Seção: Relato de Casos

Páginas: 260 a 264

 

Policondrite Recidivante e Abcesso de Septo Nasal.

Relapsing Polychondritis the Abcess Nasal.

Autor(es): Julio Rodrigues*;
Rosemary Malatesta Delegido**;
Cristina Madvorge MaziFinamore** ,
Lara Bento Coelho**.

Palavras-chave: policondrite recidivante, esclerite, artrite, abcesso

Keywords: relapsing polychondritis, scleritis, arthritis, abscess

Resumo:
Os autores descrevem um caso no qual uma paciente se apresentou com abcesso de septo nasal. O abcesso foi drenado e reapareceu com outros sinais e sintomas, tendo sido feito então um diagnóstico clínico de policondrite recidivante. Iniciou-se tratamento com prednisona (VO), evoluindo o quadro mesmo assim, com piora e aparecimento de manifestações oculares, necessitando de tratamento hospitalar com corticóides sistêmicos Solu-Medrol.

Abstract:
The authors describe a case in which a patient presented with a abscess of the nasal septum. This patient had her abscess drained and it reappeared with others differents symptoms, when a clinical diagnosis of relapsing polychondritis was done. Oral Prednisone was used as the first treatment. Unhappily, the patient did not improve and was getting worst. At this time ocular manifestations appeared and the patient was hospitalized and received sistemic corticoides Solu-Medrol.

INTRODUÇÃO

A policondrite recidivante (PR) é uma doença rara, de etiologia desconhecida, que acomete a pessoas de ambos os sexos, em geral entre a quarta e quinta década de vida, manifestando-se em episódios, com inflamação das estruturas cartilaginosas de todo o organismo, com envolvimento ocular e otológico e, mais raramente, cardiovascular e respiratório.

A patogenia não é clara, parecendo ser de causa autoimune, com formação de anticorpos e liberação de enzimas. Os anticorpos reagem com o colágeno tipo 11 e as enzimas agem, principalmente, sobre a elastina e os glicosaminoglicanos presentes nas cartilagens.

O primeiro caso foi descrito por jaksch-Wartenhorst em 1923, apud Brink, H. e colaboradores, 1994.

O diagnóstico é clínico. Mc Adam9, em 1976, estudando 23 casos, propôs os seguintes critérios para diagnóstico:
1) condrite recorrente de ambos os vestíbulos auriculares;
2) policondrite inflamatória não erosiva;
3) condrite da cartilagem nasal;
4) inflamação de estrutura ocular incluindo conjuntivite, ceratite, esclerite, episclerite e ou uveíte;
5) condrite do trato respiratório incluindo laringe e ou cartilagem traqueal;
6) dano coclear e/ou vestibular, manifestado por perda auditiva neurossensorial, tinnitus e/ou vertigem.

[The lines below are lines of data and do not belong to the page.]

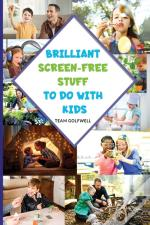 Brilliant Screen-Free Stuff To Do With Kids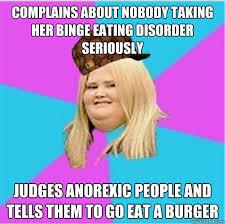 Eating Disorder Meme - complains about nobody taking her binge eating disorder seriously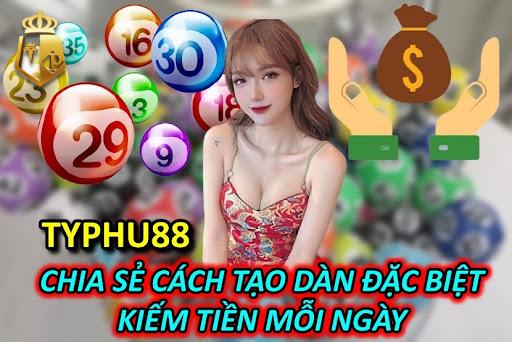 Typhu88 Chia Sẻ Cách Tạo Dàn Đặc Biệt Kiếm Tiền Mỗi Ngày
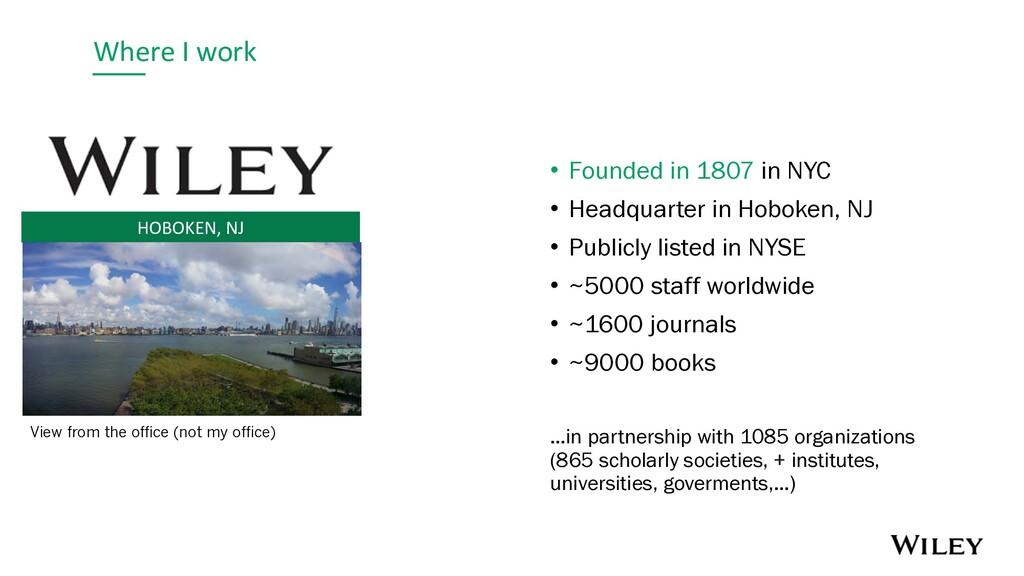 Where I work HOBOKEN, NJ • Founded in 1807 in N...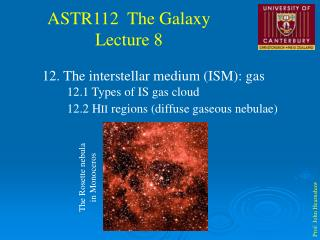 12. The interstellar medium (ISM): gas         12.1 Types of IS gas cloud         12.2 H II  regions (diffuse gaseous n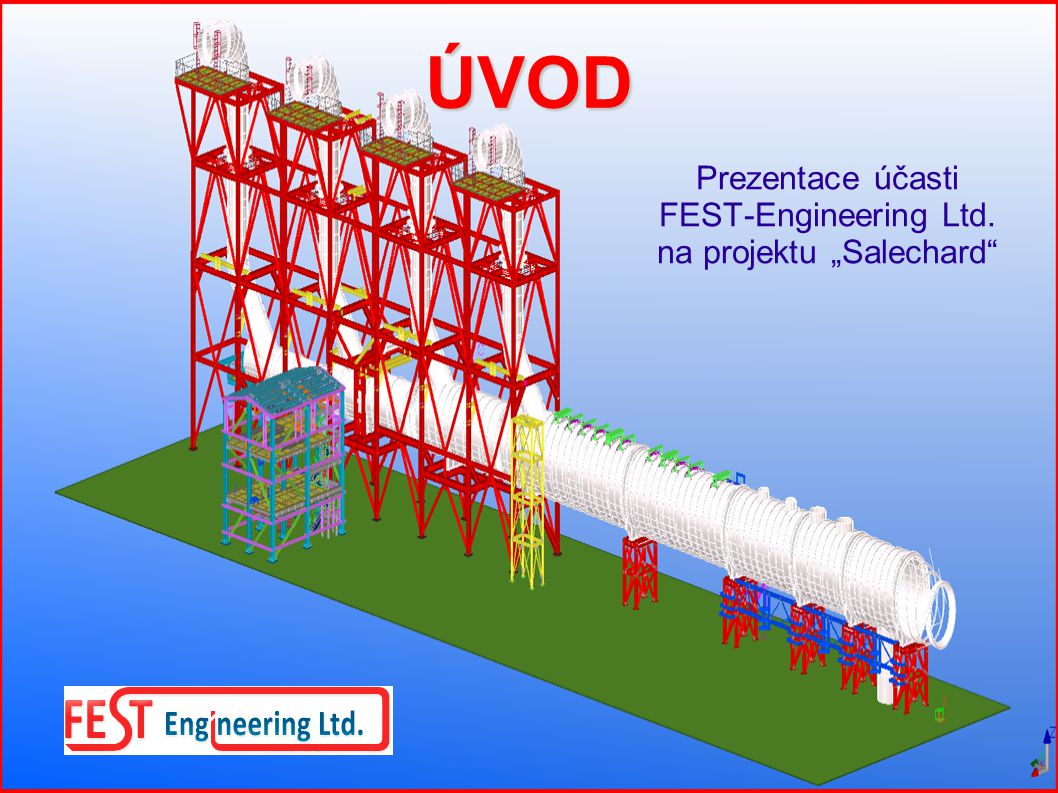 Základní údaje o projektu Název objektu: TEC Polyarnaja, Selechard, Ruská federace Zákazník: Fans, a.s.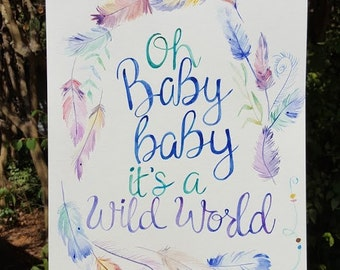 Oh Baby Baby it's a wild world- original watercolor lettering illustration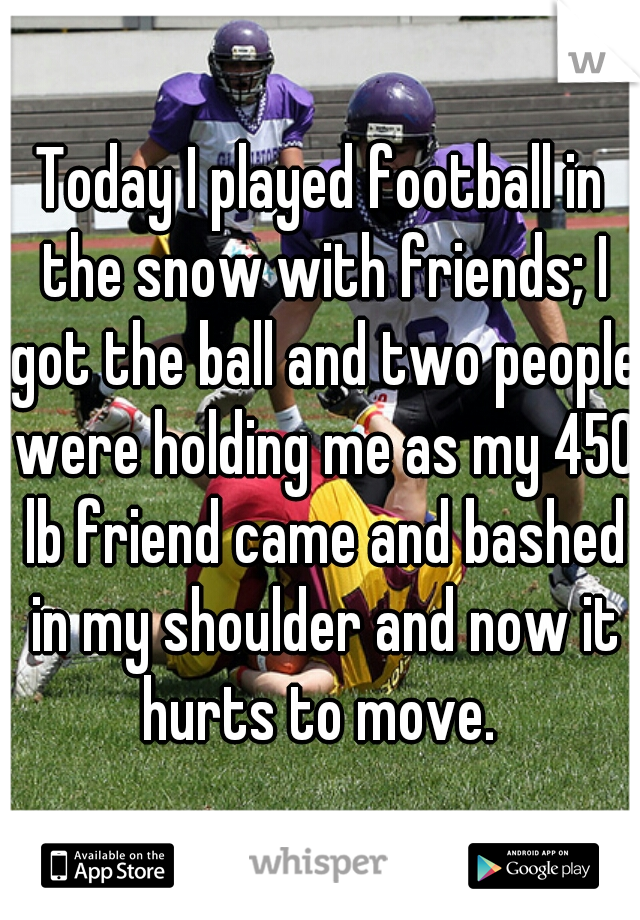 Today I played football in the snow with friends; I got the ball and two people were holding me as my 450 lb friend came and bashed in my shoulder and now it hurts to move.
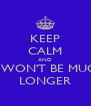 KEEP CALM AND IT WON'T BE MUCH LONGER - Personalised Poster A4 size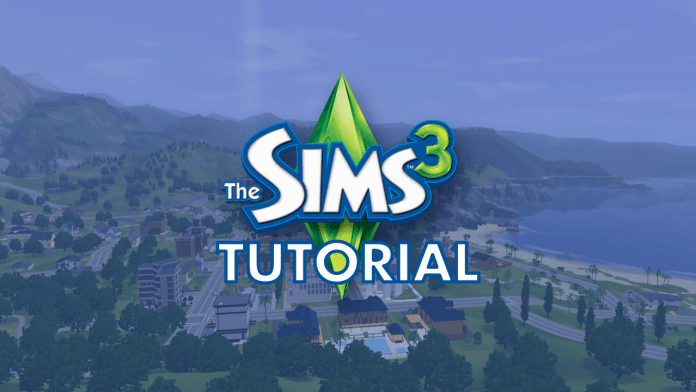 The Sims 3 Tutorial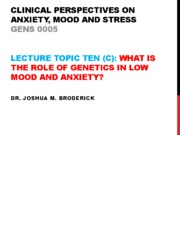10-c-what is the role of genetics in low mood and anxiety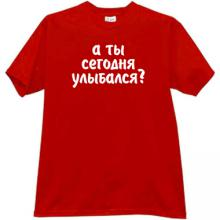 You smiled today? Funny Russian T-shirt in red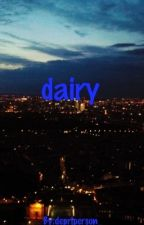 dairy by depriperson_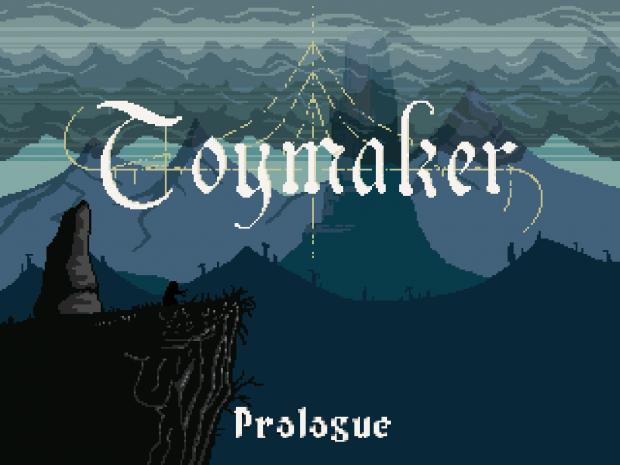 Toymaker - Prologue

Em 1979, Damiani e Levine5 revisaram os critérios e sugeriram que estes fossem menos restritivos, possibilitando um diagnóstico mais precoce. Os critérios foram:
1) três ou mais propostos por Mc Adam, com confirmação histológica não necessária;
2) um ou mais, de Mc Adam, com confirmação histológica positiva;
3) envolvimento de duas ou mais regiões anatómicas separadas, com resposta aos esteróides e ou dapsona.

Michet10, em 1986, propôs um diagnóstico clínico, não sendo necessária a realização de biópsia de cartilagem. O exame laboratorial é inespecífico, sendo a velocidade de hemossedimentação (VHS) a anormalidade laboratorial mais encontrada, sendo que o seu aumento coincide com exarcebações da doença.

O tratamento clínico é feito com corticóides, imunossupressores e dapsona, sendo o tratamento cirúrgico reservada às complicações.

As causas mais comuns de morte são por complicações respiratórias ou por insuficiência cardíaca.

APRESENTAÇÃO DE CASO CLÍNICO

Identificação: J. B. S., com 27 anos de idade, casada, gesta 1, para I, residente em Cubatão, SP.



Foto 1.



Queixa e duração: Em dezembro de 1997 procurou o Serviço com queixa de dor intensa em região nasal e orofaringe, irradiando para ouvidos, com piora à deglutição, há alguns dias.

HPMA: A paciente relatava que há três meses apresentara dor em região nasal e edema em face, sendo medicada ambulatorialmente e com melhora parcial da dor. Procurou o Serviço com dor intensa em região nasal e orofaringe irradiando para os ouvidos e rouquidão significativa.

O exame otorrinolaringológico mostrou, como dado positivo, um edema inflamatório em septo nasal com deformidade anatõmica da pirâmide nasal ("nariz em sela") (Foto 1).

Evolução: A paciente foi submetida á drenagem de possível abcesso de septo nasal, apresentando apenas secreção sanguinolenta. Retornou, dias após, com pouca melhora do quadro clínico, quando foi internada, em 14/12/97, para nova drenagem de abcesso de septo nasal. Evoluiu, na internação, com quadro febril, artralgia em punho e polegar direito, sendo suspensa a intervenção cirúrgica. Exames laboratoriais foram realizados e os resultados mais relevantes foram:

Hemograma: Hb: 10,8 g/dl (normal: 12,0 a 16,0 g/dl), velocidade de hemossedimentação (VHS) aumentada de 81 mm; sem leucocitose; eletroforese de proteínas normais, exceto gamaglobulina: 1,65% (normal: 0,7 a 1,4%) e globulinas totais: 3,9 g% (normal: de 1,8 a 3,8 g%). Provas reumáticas negativas (Anca, Latex, Proteína C reativa).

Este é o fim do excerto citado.